John y yo nos sentábamos en el suelo del acelerador, que-todavía-no-funcionaba-en-realidad, tomábamos cerveza y hablábamos de lo habido y por haber. «¿Qué les pasa realmente a los piones que salen del blanco?», me preguntaba de pronto. Yo había aprendido a ser cauto. John jugaba en física como a los caballos. «Bueno, si el blanco está dentro de la máquina [y tenía que estarlo, no sabíamos cómo sacar los piones acelerados del ciclotrón], el imán es tan potente que los desperdigará en todas las direcciones», respondí con cautela.
John: ¿Saldrá
alguno
de la máquina y dará en el muro protector?Yo: Seguro, pero por todas partes.
John: ¿Por qué no los encontramos?
Yo: ¿Cómo?
John: Hagamos una delineación magnética.
Yo: Eso es trabajo. [Eran las ocho de la tarde de un viernes.]

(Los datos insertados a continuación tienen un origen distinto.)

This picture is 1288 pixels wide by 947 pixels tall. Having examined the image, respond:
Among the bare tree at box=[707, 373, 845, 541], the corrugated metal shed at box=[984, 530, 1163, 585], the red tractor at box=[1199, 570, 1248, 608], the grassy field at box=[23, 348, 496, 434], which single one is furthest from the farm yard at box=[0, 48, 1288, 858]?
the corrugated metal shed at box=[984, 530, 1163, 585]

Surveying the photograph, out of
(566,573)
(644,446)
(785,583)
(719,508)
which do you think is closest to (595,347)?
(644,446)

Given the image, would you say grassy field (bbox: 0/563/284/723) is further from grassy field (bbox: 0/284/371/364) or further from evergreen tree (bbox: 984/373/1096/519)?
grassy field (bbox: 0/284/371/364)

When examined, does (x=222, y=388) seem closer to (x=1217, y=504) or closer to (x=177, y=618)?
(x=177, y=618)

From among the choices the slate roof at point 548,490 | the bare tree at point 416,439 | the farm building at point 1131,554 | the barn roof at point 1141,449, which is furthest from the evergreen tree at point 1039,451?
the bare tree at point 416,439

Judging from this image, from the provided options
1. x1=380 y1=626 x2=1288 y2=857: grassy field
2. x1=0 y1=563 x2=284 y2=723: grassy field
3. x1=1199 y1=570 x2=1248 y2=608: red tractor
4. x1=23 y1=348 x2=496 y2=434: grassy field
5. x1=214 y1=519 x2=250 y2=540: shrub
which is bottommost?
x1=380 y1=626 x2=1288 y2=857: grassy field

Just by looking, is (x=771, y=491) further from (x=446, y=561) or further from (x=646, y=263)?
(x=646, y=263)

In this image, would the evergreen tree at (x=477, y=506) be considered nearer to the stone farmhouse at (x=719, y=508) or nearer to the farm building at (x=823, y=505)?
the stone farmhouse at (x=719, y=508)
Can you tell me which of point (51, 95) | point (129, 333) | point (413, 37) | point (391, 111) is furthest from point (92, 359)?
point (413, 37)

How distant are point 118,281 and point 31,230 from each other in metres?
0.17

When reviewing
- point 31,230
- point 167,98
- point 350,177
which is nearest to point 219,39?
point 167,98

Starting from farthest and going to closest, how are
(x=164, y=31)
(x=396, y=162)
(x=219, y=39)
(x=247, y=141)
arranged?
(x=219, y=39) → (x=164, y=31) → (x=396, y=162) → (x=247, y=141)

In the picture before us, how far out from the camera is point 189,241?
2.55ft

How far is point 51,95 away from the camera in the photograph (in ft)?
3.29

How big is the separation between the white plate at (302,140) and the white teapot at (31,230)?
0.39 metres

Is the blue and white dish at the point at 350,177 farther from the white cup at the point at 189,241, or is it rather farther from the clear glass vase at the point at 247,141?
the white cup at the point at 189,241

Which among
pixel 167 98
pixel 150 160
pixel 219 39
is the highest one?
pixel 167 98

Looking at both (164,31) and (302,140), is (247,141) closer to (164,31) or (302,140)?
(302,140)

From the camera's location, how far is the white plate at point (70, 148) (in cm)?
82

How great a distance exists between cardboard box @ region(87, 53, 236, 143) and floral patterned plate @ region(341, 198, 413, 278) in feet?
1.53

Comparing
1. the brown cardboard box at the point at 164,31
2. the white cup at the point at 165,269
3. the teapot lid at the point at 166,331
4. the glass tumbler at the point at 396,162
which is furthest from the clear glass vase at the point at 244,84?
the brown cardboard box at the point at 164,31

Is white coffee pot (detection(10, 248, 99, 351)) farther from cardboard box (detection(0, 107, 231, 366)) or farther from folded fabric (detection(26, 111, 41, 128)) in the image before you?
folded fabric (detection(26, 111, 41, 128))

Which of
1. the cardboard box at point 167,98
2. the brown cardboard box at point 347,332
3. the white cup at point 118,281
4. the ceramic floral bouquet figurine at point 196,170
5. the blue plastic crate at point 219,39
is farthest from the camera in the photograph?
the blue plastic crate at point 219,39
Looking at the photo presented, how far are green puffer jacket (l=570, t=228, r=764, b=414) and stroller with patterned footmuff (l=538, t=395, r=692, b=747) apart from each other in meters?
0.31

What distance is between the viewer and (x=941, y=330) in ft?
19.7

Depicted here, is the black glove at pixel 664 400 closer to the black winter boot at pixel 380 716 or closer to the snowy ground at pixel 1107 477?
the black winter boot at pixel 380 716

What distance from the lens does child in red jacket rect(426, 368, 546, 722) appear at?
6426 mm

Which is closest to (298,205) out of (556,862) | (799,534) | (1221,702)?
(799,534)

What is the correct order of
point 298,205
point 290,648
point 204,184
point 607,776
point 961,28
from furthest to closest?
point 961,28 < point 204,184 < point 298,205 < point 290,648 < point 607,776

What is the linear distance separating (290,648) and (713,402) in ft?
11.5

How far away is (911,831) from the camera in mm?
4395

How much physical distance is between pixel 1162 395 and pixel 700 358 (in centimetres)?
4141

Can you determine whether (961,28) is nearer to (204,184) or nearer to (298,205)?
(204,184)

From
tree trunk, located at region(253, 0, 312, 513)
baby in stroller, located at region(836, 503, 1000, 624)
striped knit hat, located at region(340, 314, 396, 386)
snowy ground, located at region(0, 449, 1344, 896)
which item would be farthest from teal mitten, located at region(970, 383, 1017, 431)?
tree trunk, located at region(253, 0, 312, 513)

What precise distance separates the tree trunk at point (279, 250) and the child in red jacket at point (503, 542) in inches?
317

John: ¿Tenemos la tabla de los campos magnéticos medidos?
Yo: Se supone que tengo que irme a casa.
John: Usaremos esos rollos enormes de papel marrón de embalar y dibujaremos las trayectorias de los piones a una escala uno a uno…
Yo: ¿El lunes?
John: Tú te encargas de la regla de cálculo [era 1950] y yo dibujo las trayectorias.
Bueno, a las cuatro de la madrugada del sábado habíamos hecho un descubrimiento fundamental que cambiaría la manera en que se usaban los ciclotrones. Habíamos trazado los caminos de unas ochenta partículas ficticias o así que salían de un blanco introducido en el acelerador con direcciones y energías verosímiles; usamos 40, 60, 80 y 100 MeV. Para nuestra estupefacción, las partículas no iban «a cualquier sitio». Por el contrario, a causa de las propiedades del campo magnético cerca y más allá del borde del imán del ciclotrón, se curvaban alrededor de la máquina en un haz apretado. Habíamos descubierto lo que se vendría a conocer con el nombre de «enfoque del campo por el borde». Girando las grandes láminas de papel —es decir, escogiendo una posición concreta del blanco—, conseguimos que el haz de piones, con una generosa banda de energía en torno a 60 MeV, fuera derecho a mi flamante cámara de niebla. La única traba era la pared de hormigón que había entre la máquina y el área experimental donde estaba mi principesca cámara.
Nadie había caído antes en la cuenta de lo que nosotros habíamos descubierto: El lunes por la mañana nos acomodamos ante el despacho del director para echarnos encima de él en cuanto apareciese y contárselo. Teníamos tres sencillas peticiones que hacer: 1) una nueva colocación del blanco en la máquina; 2) una ventana mucho más delgada entre la cámara de vacío del haz del ciclotrón y el mundo exterior de forma que se minimizase la influencia de una placa de acero inoxidable de dos centímetros y medio sobre los piones que emergieran; y 3) un nuevo agujero de unos diez centímetros de alto por veinticinco de ancho, calculábamos, abierto en el muro de hormigón de tres metros de espesor. ¡Todos esto de parte de un humilde estudiante graduado y de un posdoctorado!